Internals
This section goes over some of the internals of Yorkie, such as the CRDT, ordering of messages via Lamport clocks, etc.
References
For more details on the techniques used for understanding Yorkie, we recommend reading the following papers.
- H.-G. Roh, M. Jeon, J.-S. Kim, and J. Lee, “Replicated abstract data types: Building blocks for collaborative applications,” J. Parallel Distrib. Comput., vol. 71, no. 3, pp. 354–368, Mar. 2011. [Online].: Link
- Weihai Yu, “Supporting String-Wise Operations and Selective Undo for Peer-to-Peer Group Editing.“: Link
- Loïck Briot, Pascal Urso, Marc Shapiro, “High Responsiveness for Group Editing CRDTs“.: Link
- Kaleido: Implementing a Novel Data System for Multi-Device Synchronization: Link
Garbage Collection
One of the most important issues in CRDT systems is handling tombstones. Tombstones are used to properly synchronize the document even when remote peer's operations refer to the elements that have already been locally deleted. This causes the problem that the document keeps growing even if elements are deleted.

--*--

* [WHAT YOU ARE ASKED TO DO]
Please write out the Yorkie internals page again, starting with "- H.-G. Roh, M." and going on through "elements are deleted.", with every "document" changed to "replicated document".

--*--

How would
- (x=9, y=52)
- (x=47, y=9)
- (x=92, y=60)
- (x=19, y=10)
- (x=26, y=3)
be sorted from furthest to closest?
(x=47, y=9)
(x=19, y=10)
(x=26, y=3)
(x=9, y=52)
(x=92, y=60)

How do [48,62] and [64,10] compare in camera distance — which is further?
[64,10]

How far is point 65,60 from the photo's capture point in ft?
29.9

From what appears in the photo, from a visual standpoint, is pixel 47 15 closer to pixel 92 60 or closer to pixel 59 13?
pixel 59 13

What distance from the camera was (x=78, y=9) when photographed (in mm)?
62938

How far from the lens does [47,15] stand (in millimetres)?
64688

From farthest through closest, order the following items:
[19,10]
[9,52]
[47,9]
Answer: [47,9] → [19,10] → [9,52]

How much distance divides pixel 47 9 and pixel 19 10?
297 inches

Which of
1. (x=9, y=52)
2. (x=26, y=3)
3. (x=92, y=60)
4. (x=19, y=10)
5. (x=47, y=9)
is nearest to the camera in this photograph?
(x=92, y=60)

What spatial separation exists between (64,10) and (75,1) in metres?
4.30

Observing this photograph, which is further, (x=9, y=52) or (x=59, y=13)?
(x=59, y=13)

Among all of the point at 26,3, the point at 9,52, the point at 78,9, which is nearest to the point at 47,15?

--*--

* [IN RESPONSE]
- H.-G. Roh, M. Jeon, J.-S. Kim, and J. Lee, “Replicated abstract data types: Building blocks for collaborative applications,” J. Parallel Distrib. Comput., vol. 71, no. 3, pp. 354–368, Mar. 2011. [Online].: Link
- Weihai Yu, “Supporting String-Wise Operations and Selective Undo for Peer-to-Peer Group Editing.“: Link
- Loïck Briot, Pascal Urso, Marc Shapiro, “High Responsiveness for Group Editing CRDTs“.: Link
- Kaleido: Implementing a Novel Data System for Multi-Device Synchronization: Link
Garbage Collection
One of the most important issues in CRDT systems is handling tombstones. Tombstones are used to properly synchronize the replicated document even when remote peer's operations refer to the elements that have already been locally deleted. This causes the problem that the replicated document keeps growing even if elements are deleted.